#### Task data

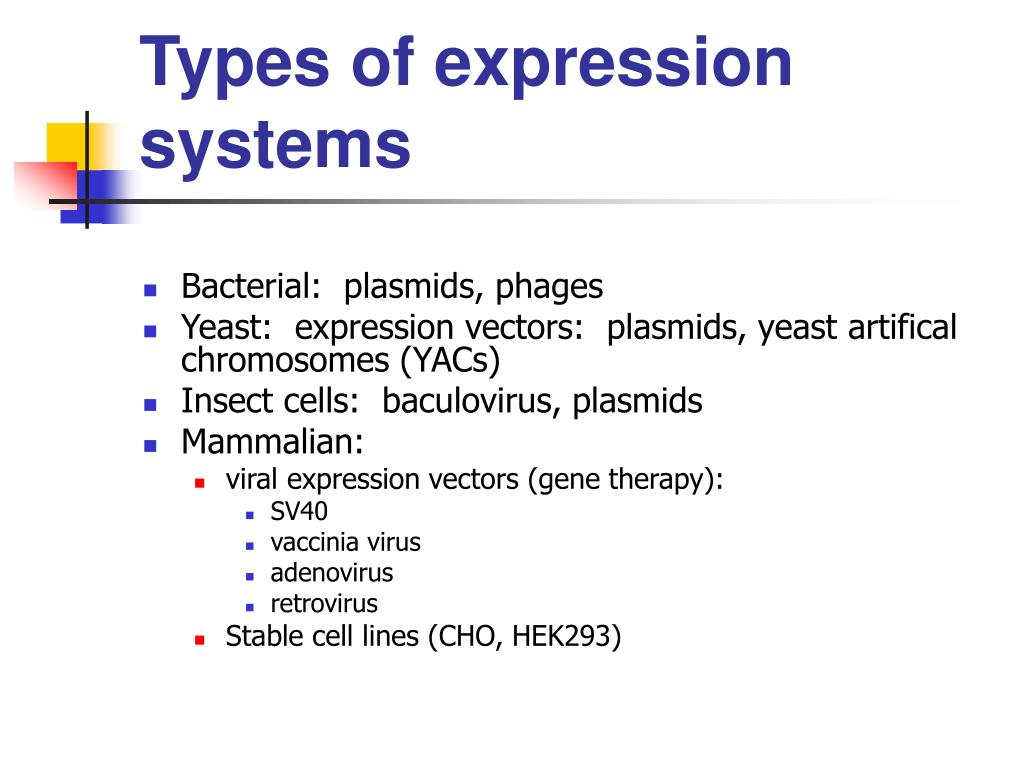 Types of expression systems

- Bacterial: plasmids, phages
- Yeast: expression vectors: plasmids, yeast artifical chromosomes (YACs)
- Insect cells: baculovirus, plasmids
- Mammalian:
  - viral expression vectors (gene therapy):
    - SV40
    - vaccinia virus
    - adenovirus
    - retrovirus
  - Stable cell lines (CHO, HEK293)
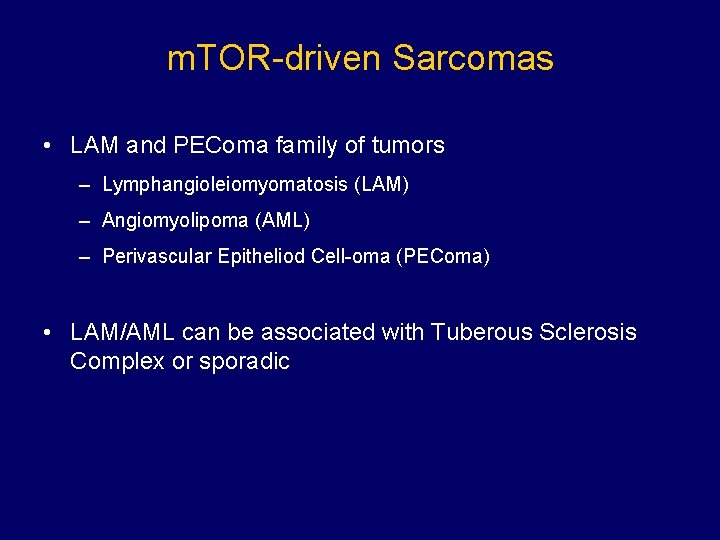 mTOR-driven Sarcomas

• LAM and PEComa family of tumors
– Lymphangioleiomyomatosis (LAM)
– Angiomyolipoma (AML)
– Perivascular Epitheliod Cell-oma (PEComa)

• LAM/AML can be associated with Tuberous Sclerosis Complex or sporadic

########

(Exercise aim): In the records above, find the line containing "mTOR-driven Sarcomas", then please restate it and each line after it word for word, pictures excluded.

(Completed exercise):
 mTOR-driven Sarcomas

• LAM and PEComa family of tumors
– Lymphangioleiomyomatosis (LAM)
– Angiomyolipoma (AML)
– Perivascular Epitheliod Cell-oma (PEComa)

• LAM/AML can be associated with Tuberous Sclerosis Complex or sporadic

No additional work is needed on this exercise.